One critical consequence of hypothalamic inflammation is the development of leptin and insulin resistance. Leptin and insulin are key hormones that signal satiety and regulate energy balance. However, in the context of obesity and hypothalamic inflammation, the responsiveness of hypothalamic neurons to these hormones is impaired, leading to a failure to suppress appetite and promote energy expenditure effectively[3].

 

Figure 2. Metabolic homeostasis

 

Why should the public care about metabolic syndrome and obesity?

 

Beyond individual health, the implications that metabolic syndrome and obesity have on society and the economy are extensive. The burden on healthcare systems is immense, with billions of dollars spent annually on medical treatments, medications, and interventions related to these conditions[4]. Additionally, metabolic syndrome and obesity disproportionately affect marginalized communities and contribute to health disparities. Factors such as socioeconomic status and access to healthcare play significant roles in the prevalence and management of these conditions. Addressing these disparities requires collective action and societal awareness[5].

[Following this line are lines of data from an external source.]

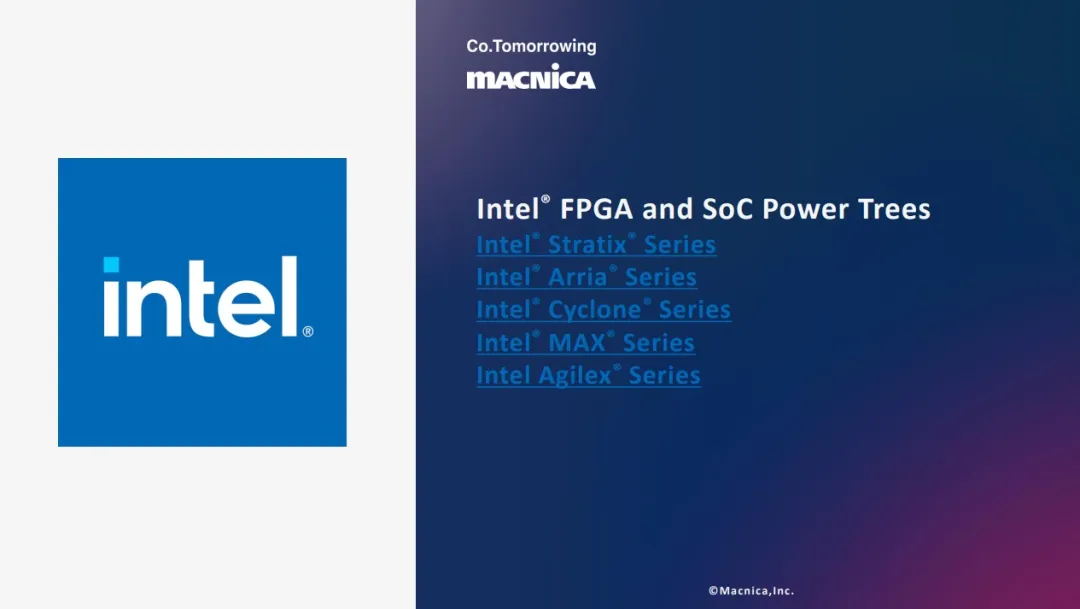 intel®

Co.Tomorrowing
MACNICA

Intel® FPGA and SoC Power Trees
Intel® Stratix® Series
Intel® Arria® Series
Intel® Cyclone® Series
Intel® MAX® Series
Intel Agilex® Series

©Macnica,Inc.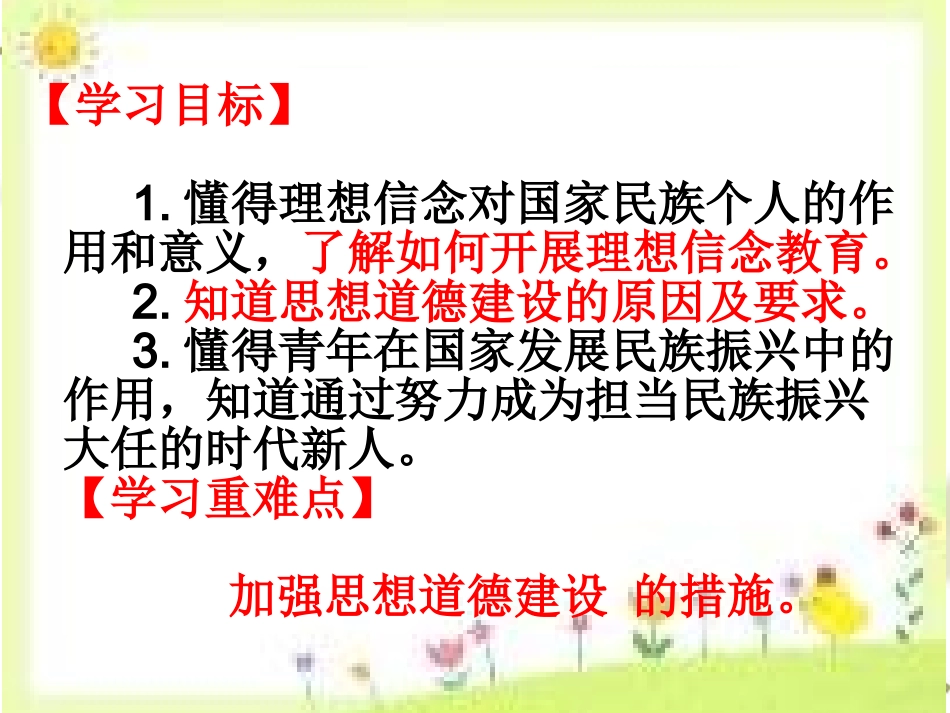 【学习目标】

1. 懂得理想信念对国家民族个人的作用和意义，了解如何开展理想信念教育。
2. 知道思想道德建设的原因及要求。
3. 懂得青年在国家发展民族振兴中的作用，知道通过努力成为担当民族振兴大任的时代新人。

【学习重难点】

加强思想道德建设 的措施。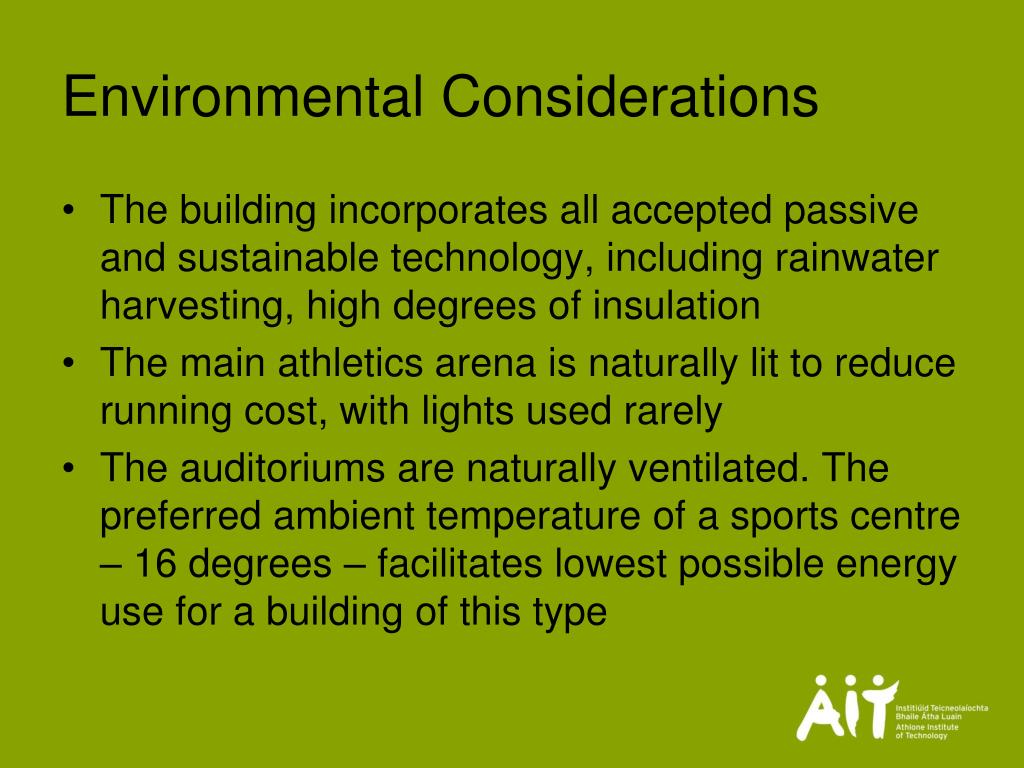 Environmental Considerations

• The building incorporates all accepted passive and sustainable technology, including rainwater harvesting, high degrees of insulation
• The main athletics arena is naturally lit to reduce running cost, with lights used rarely
• The auditoriums are naturally ventilated. The preferred ambient temperature of a sports centre – 16 degrees – facilitates lowest possible energy use for a building of this type

AIT
Institiúid Teicneolaíochta
Bhaile Átha Luain
Athlone Institute
of Technology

Despite these challenges, there is hope in ongoing research and interventions aimed at combating metabolic syndrome and obesity. Scientists are continually uncovering new insights into the complex biological mechanisms underlying these conditions. From understanding the role of genetics and hormones, to exploring the influence of gut microbiota and environmental factors, research is helping us to develop innovative prevention and treatment strategies[6].

It’s important for the public to recognize that metabolic syndrome and obesity are not simply personal issues but rather societal challenges that require collective action. Whether it’s making healthier food choices, engaging in regular physical activity, or supporting policies that prioritize public health, everyone has a role to play in tackling these issues.

Figure 3. Artstract by E.Phiri

 

References

 

Jais, A., & Brüning, J. C. (2017). Hypothalamic inflammation in obesity and metabolic disease. The Journal of Clinical Investigation, 127(1), 24-32.

National Heart, Lung, and Blood Institute. (n.d.). Metabolic syndrome. Retrieved from https://www.nhlbi.nih.gov/health-topics/metabolic-syndrome

World Health Organization. (2021). Obesity and overweight. Retrieved from https://www.who.int/news-room/fact-sheets/detail/obesity-and-overweight

Centers for Disease Control and Prevention. (2021). Adult obesity facts. Retrieved from https://www.cdc.gov/obesity/data/adult.html

World Health Organization. (2016). Obesity and overweight. Retrieved from https://www.who.int/news-room/fact-sheets/detail/obesity-and-overweight

United States Department of Agriculture. (n.d.). Economic costs of obesity. Retrieved from https://www.ers.usda.gov/webdocs/publications/94849/err270_summary.pdf?v=9633.4

Reilly, J. J., & Kelly, J. (2011). Long-term impact of overweight and obesity in childhood and adolescence on morbidity and premature mortality in adulthood: Systematic review. International Journal of Obesity, 35(7), 891-898.

Gloy, V. L., Briel, M., Bhatt, D. L., Kashyap, S. R., Schauer, P. R., Mingrone, G., & Bucher, H. C. (2013). Bariatric surgery versus non-surgical treatment for obesity: A systematic review and meta-analysis of randomised controlled trials. BMJ, 347, f5934.